As scandox I did not mean to be dismissive, just to highlight the technique has been used in the past, as a reference for discussion and evaluation.
It is hard to imagine how one could preserve local variables w/o knowledge about the precise compiler + architecture. You would also have to communicate to the compiler that these locals should not be re-arranged nor merged in every context where the function is being used.
So the pragmatic solution thus far has been to keep track of variables in a separate block of memory, passed in in every invocation of a coroutine.
Preservation of stack data is done by comparing addresses of stack allocated values and using memcpy to copy the space in between. That's the most straight forward solution I could come up with. I'm still working on a way to track the variables automagically, which is why the optimization level is set to 0 for now; looks like I might end up having to add a third macro for preserved vars.
Sorry if my comment came across like an insult. Wasn't intended as such.
Maybe it was just me hoping to find a direct improvement of Tathams implementation. Which I would call "quirky" at best.
Your implementation seems to be much more "useable" and understandable in comparison.
After reading through more of your library I must say, I like it's style.
None of this is personal to me, I have no idea where the inspiration came from; I'm just trying to share the beauty I see in the concepts. So I get a bit frustrated with anything that steals focus from my mission, like history lessons. I don't really care who thought of what first. Sorry if that came across as hurt feelings, there is no conflict here.
I'm glad you like the humble beginnings of the library I've always been wishing for :)
This makes your work even more interesting. I don't know if you read the original Mail [1] in which Tom Duff shared his Device, but at the end he's mentioning that he had an idea for something like coroutines:
> It amazes me that after 10 years of writing C there are still little corners that I haven't explored fully. (Actually, I have another revolting way to use switches to implement interrupt driven state machines but it's too horrid to go into.)

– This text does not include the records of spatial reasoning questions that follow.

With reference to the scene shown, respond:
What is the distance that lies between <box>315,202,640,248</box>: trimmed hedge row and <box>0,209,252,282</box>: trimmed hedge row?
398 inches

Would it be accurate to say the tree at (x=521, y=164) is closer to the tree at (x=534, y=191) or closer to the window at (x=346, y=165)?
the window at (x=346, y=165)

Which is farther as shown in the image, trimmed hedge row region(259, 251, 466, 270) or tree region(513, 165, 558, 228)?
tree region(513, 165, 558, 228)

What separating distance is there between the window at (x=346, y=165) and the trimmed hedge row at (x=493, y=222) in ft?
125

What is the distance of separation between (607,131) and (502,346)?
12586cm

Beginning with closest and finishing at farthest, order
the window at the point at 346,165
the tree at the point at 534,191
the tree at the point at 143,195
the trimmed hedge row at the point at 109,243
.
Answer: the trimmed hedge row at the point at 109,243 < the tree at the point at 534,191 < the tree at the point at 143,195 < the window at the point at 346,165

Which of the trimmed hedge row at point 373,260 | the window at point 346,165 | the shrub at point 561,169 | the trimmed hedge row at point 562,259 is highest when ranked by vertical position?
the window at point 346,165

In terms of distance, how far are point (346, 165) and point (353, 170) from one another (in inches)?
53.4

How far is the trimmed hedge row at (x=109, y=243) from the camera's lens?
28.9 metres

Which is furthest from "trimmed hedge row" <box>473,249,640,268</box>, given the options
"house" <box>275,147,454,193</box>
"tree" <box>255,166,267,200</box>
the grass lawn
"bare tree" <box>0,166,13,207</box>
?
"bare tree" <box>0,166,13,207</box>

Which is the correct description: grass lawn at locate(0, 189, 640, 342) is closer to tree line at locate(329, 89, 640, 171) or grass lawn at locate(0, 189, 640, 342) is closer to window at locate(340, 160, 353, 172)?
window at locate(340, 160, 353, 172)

He later replied to Simon Tatham, that his coroutines actually where those "horrid" ideas.
Obviously you must had some thoughts similar to those two. Kudos for that. You seem to to have a deep understanding of the concepts that make the C language (and how to twist them) ;).
But this has nothing to do with threads, even though I know that you can implement them using the same technique. And the API offered is simpler, without funky BEGIN/END macros.
I ‘ve also written a few things about coroutines and fibers(e.g https://medium.com/software-development-2/coroutines-and-fib... and https://medium.com/software-development-2/high-performance-s... ).
Coroutines based on stack manipulation(as opposed to simple FSMs) are extremely powerful and are particularly useful for implementing fair scheduling across runnable ‘processes’ and concurrent execution contexts. Fair scheduling in particular can be really important in the domain of distributed systems that need to process potentially long-running and/or expensive request which would otherwise stall processing other cheaper requests indefinitely. Combined with async I/O, this gives near optimal concurrency and resources utilisation. Coroutines are often associated (literally and figuratively) with futures/promises. See SeaStar framework for a great implementation of those ideas.